Mendes has been bringing boards to the Topeka area from his friends’ company, The Obtuse Concept, for the last six months, and recently released a collaboration board with the Obtuse Concept for his company, Full Intent Skateboarding.
“I came up with the idea of creating Full Intent Skateboarding, and that’s what it’s about now,” said Mendes. “So I’m working together with my good friend Tim Hutton, who is my designer and artist.”
Hutton, who is a skateboarder, artist and Washburn graduate, shares the same ideas and vision as his partner.
“We don’t really have a local skate shop here in town,” said Hutton. “We have some corporate stuff in the mall but he really just wants to bring the community together in a positive way, and I admire that and I just want to help him accomplish that goal.”
Hutton was given the assignment to create the first graphic for the Full Intent Skateboarding/Obtuse Concept collaboration, and will continue designing boards in the future.
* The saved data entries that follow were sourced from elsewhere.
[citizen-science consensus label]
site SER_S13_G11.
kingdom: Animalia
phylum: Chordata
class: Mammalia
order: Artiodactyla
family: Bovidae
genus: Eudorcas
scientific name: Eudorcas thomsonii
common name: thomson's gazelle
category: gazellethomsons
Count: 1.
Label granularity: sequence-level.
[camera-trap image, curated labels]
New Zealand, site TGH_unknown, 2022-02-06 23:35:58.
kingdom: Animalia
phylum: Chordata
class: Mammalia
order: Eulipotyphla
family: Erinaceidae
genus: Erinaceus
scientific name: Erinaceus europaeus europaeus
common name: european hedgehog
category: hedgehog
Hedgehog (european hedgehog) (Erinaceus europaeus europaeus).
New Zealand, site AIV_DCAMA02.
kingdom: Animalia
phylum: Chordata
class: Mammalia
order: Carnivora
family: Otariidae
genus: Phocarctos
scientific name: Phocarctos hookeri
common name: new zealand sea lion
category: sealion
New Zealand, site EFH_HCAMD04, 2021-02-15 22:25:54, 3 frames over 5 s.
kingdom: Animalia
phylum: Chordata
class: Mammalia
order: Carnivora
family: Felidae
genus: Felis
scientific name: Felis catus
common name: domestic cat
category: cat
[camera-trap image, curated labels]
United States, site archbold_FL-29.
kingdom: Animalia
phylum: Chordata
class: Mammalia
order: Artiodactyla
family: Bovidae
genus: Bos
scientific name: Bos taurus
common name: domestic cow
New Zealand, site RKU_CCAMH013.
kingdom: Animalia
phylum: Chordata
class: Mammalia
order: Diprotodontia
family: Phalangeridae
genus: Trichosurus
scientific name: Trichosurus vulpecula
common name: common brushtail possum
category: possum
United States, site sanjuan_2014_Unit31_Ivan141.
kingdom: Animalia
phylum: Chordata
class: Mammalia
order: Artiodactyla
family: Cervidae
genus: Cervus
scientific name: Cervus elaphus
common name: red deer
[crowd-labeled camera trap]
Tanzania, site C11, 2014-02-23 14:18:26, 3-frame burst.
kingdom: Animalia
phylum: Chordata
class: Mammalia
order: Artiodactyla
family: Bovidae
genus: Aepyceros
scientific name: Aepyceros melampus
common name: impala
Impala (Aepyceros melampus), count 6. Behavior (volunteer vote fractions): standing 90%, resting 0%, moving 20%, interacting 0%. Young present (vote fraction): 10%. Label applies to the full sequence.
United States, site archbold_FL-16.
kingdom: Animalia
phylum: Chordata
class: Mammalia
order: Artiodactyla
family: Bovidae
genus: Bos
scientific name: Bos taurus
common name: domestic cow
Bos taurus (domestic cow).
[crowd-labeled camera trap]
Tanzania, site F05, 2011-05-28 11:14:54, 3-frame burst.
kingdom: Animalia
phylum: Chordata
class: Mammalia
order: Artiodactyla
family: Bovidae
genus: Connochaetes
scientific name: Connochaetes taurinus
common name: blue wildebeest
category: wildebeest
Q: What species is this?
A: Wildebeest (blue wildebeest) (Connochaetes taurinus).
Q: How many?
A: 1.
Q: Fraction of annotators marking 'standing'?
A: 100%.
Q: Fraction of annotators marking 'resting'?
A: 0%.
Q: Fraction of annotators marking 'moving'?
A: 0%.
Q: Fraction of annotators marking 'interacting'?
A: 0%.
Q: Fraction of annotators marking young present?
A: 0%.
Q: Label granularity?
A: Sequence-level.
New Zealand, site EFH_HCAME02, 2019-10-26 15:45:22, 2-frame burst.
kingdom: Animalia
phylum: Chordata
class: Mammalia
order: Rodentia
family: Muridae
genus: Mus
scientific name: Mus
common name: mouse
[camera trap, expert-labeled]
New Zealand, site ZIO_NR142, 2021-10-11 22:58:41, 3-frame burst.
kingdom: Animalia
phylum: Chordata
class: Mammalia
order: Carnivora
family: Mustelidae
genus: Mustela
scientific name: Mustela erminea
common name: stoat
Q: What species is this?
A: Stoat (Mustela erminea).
The graphic depicts the Mousetrap Skate Park, which is known by locals as “Old Park.”
“I’m a photographer and we wanted to use the old park as the idea. We use the actual picture of the old park and incorporate it in a real simple idea that would encompass a full view of the park,” said Hutton. “So we did a panorama picture of the park and just sewed it together and put it on some text and kept it simple.”
The idea has developed a big response with the locals, and Mendes, who currently sells his merchandise from his vehicle, sells the boards at the park with grip tape for $45.
“We’re focused on the things skateboarders really need to skate,” said Mendes. “Not just a wall full of T-shirts or a backstop of shoes or something like that all about the boards and Full Intent Skateboarding [sic] and to make it possible for young skateboarders to grow and progress, and for older skateboarders to continue skateboarding.”
When naming the project, Mendes wanted to have something that reflected skateboarding and what it means to him.
“Full Intent Skateboarding is dedication, essentially,” said Mendez. “I was coming up with names for ideas and ideas for names, and I thought about what it meant to continue skateboarding and it’s dedicated [sic], it’s the number one thing skateboarding will teach you is dedication. Within the listing of the word ‘dedication’ is full intent or fully intend, so it’s [sic] in a sense Full Intent Skateboarding means dedication and in this sense dedication to Topeka skateboarding and growing that.”